On Jun 30, 2007, at 11:55 PM, Loren Wilton wrote:


Unfortunately I'm not on the SpamAssassin Bayes modules -- I wrote my own Bayes Engine because I wanted to do that and then thought about including the Rules results from SpamAssassin. I don't know where this might be going, but it seems to be working extremely well for me based on a training set of just a couple hundred emails in total.

Don't see this as a problem. Someone, I forget who, has a Bayes chained to an SA setup, I think the Bayes comes first, but I don't recall. He was claiming good results from chained classifiers using slightly different data and methods. This seems like a reasonably possible contention to me.

If you have a pre-existing Bayes mail filter, and it runs as a filter in a pipe or the like, then basically what you want to do seems very simple to me, at least conceptually. Just run the mail through SA first and then into your classifier.
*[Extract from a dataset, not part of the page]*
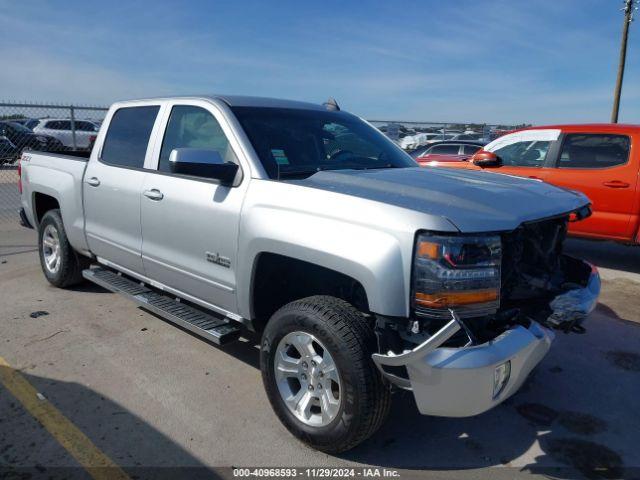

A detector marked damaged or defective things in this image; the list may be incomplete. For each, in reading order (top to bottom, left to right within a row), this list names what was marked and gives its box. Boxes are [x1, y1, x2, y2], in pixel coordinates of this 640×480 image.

The rule names hit along with their scores will be in the header of the mail you process in your classifier, and thus, as long as you don't ignore header data, the rule names are there to process. No need even to modify SA. In fact you can get a header with just the rule names hit without the scores, so you don't have the score values being scored as tokens.

The only case where you would have to modify SA in I think either Check or PMS is if you really did want to bloat every mail with the names of all of the rules in the SA database, rather than just those pertanent to the mail at hand.

I hink the trick is simply looking at your mail chain and figuring out how to insert a call to SA before the call to your own Bayes module.

Actually I have this but I don't have it writting the headers into the email. It' s sending the SA data as attached information so I can keep track of where it came from (header/body/metadata). I'm not sure that the scoring is going to cost me anything or cause any performance issues compared to getting the hits/misses. I think we're debating the cpu involved to determine a number for the score, not the scoring process itself.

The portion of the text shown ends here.